Excerpt from a dataset

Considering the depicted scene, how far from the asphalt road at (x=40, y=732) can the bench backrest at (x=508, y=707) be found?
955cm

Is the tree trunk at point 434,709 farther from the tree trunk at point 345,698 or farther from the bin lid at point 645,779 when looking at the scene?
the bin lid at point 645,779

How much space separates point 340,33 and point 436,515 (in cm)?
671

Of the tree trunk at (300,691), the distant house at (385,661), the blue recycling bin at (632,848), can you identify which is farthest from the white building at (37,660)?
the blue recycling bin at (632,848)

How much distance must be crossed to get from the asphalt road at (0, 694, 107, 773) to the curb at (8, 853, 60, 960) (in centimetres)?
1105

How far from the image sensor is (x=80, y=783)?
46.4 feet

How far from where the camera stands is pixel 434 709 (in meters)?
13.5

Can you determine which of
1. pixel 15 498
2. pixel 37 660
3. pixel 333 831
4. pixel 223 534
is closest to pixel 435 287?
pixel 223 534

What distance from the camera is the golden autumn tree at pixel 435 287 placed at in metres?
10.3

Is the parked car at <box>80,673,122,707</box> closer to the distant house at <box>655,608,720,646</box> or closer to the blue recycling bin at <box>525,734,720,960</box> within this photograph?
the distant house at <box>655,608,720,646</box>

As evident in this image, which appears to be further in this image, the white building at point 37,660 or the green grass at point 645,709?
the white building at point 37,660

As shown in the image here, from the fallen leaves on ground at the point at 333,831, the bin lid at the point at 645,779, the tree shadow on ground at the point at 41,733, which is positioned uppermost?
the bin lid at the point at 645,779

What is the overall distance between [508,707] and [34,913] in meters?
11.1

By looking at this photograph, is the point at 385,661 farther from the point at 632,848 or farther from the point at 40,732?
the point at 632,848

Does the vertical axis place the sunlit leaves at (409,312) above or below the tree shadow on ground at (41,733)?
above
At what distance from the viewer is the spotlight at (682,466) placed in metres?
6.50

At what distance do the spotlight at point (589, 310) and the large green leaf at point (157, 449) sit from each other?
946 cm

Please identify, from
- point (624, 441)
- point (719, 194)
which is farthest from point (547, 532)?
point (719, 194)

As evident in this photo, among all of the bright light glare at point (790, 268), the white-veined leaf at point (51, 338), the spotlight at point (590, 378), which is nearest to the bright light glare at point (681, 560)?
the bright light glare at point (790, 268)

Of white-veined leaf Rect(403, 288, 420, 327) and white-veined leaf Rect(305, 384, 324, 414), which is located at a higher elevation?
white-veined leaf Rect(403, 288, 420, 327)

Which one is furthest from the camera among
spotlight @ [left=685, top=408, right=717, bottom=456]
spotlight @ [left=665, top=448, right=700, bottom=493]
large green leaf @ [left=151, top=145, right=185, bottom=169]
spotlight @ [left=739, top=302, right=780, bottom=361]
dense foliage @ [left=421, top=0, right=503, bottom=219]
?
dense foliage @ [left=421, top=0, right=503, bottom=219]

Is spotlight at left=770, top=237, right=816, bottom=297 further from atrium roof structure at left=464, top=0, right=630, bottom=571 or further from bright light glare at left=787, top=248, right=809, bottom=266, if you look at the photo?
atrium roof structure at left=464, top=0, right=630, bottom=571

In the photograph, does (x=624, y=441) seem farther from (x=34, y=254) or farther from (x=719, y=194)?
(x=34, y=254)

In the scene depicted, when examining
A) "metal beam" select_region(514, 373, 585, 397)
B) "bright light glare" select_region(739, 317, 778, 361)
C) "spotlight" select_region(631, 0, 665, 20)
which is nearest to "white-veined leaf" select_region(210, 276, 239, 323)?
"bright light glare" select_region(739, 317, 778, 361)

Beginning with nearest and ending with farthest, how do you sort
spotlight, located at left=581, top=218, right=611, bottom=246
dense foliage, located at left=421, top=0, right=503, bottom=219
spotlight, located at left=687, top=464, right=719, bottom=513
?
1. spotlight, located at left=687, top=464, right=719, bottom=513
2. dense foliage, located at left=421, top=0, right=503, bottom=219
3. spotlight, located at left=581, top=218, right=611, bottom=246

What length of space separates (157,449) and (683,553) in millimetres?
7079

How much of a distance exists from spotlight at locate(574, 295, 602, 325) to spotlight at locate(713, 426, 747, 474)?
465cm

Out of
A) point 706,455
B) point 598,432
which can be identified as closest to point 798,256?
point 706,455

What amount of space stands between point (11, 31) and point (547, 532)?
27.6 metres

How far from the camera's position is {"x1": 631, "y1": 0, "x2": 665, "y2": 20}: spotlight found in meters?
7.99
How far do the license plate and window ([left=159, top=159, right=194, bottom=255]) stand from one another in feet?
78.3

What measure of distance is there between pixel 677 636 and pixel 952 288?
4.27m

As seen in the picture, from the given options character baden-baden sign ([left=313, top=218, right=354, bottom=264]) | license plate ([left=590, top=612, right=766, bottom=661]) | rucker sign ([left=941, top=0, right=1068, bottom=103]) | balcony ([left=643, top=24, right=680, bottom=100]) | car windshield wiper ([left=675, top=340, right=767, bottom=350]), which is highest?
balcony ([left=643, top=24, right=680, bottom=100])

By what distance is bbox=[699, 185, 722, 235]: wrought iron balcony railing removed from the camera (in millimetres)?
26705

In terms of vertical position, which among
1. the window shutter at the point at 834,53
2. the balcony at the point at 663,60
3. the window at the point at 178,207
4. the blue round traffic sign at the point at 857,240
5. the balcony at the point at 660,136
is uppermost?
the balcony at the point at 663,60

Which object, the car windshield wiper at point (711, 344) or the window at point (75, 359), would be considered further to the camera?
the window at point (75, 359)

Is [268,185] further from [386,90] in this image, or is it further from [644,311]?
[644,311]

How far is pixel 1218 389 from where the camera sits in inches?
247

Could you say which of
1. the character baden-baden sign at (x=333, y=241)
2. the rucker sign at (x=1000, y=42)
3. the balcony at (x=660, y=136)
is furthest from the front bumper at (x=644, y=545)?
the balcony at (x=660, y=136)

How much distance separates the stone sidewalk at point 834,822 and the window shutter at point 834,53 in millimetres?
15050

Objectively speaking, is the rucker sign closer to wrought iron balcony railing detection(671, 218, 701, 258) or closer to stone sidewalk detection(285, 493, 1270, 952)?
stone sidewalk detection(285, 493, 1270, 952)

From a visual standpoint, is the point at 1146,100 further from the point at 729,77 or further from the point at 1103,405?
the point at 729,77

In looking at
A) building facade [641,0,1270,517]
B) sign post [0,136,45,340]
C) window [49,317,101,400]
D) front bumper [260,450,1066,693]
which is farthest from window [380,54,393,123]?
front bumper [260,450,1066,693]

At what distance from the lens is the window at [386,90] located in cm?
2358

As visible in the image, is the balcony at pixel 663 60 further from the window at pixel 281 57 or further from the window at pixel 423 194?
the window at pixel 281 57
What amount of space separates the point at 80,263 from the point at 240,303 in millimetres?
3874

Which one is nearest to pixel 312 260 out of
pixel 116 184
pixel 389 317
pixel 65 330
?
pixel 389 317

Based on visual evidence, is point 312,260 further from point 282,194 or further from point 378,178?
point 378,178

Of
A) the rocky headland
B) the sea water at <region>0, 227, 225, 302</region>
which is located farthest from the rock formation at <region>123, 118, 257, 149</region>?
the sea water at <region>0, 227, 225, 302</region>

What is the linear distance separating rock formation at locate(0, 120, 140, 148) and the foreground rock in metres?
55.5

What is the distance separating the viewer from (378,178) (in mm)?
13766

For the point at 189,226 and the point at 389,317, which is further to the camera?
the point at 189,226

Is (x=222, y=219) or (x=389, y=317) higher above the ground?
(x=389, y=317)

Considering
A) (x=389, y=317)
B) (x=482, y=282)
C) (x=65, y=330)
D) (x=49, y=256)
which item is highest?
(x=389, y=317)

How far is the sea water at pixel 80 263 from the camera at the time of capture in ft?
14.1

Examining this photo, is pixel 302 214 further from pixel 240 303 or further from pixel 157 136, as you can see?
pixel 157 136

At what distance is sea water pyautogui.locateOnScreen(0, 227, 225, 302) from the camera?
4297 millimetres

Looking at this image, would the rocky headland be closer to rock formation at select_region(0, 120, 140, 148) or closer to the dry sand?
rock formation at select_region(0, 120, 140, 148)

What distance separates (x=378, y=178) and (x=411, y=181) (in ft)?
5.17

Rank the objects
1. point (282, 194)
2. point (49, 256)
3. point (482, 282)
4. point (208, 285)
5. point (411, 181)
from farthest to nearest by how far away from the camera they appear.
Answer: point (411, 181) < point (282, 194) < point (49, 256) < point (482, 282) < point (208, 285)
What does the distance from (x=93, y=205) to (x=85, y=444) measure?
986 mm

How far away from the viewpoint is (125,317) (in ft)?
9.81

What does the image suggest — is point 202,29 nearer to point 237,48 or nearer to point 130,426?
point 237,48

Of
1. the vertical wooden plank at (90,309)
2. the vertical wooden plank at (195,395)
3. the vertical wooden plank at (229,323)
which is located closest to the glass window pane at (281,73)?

TO DO =
Swap "sea water" for "ocean water" in the lines starting at the one containing "Examining this photo, is" and ending at the one containing "4297 millimetres", and return only those lines, otherwise unchanged.

FINISHED ANSWER =
Examining this photo, is pixel 302 214 further from pixel 240 303 or further from pixel 157 136, as you can see?
pixel 157 136

At what distance is ocean water pyautogui.locateOnScreen(0, 227, 225, 302) from the camera?
4297 millimetres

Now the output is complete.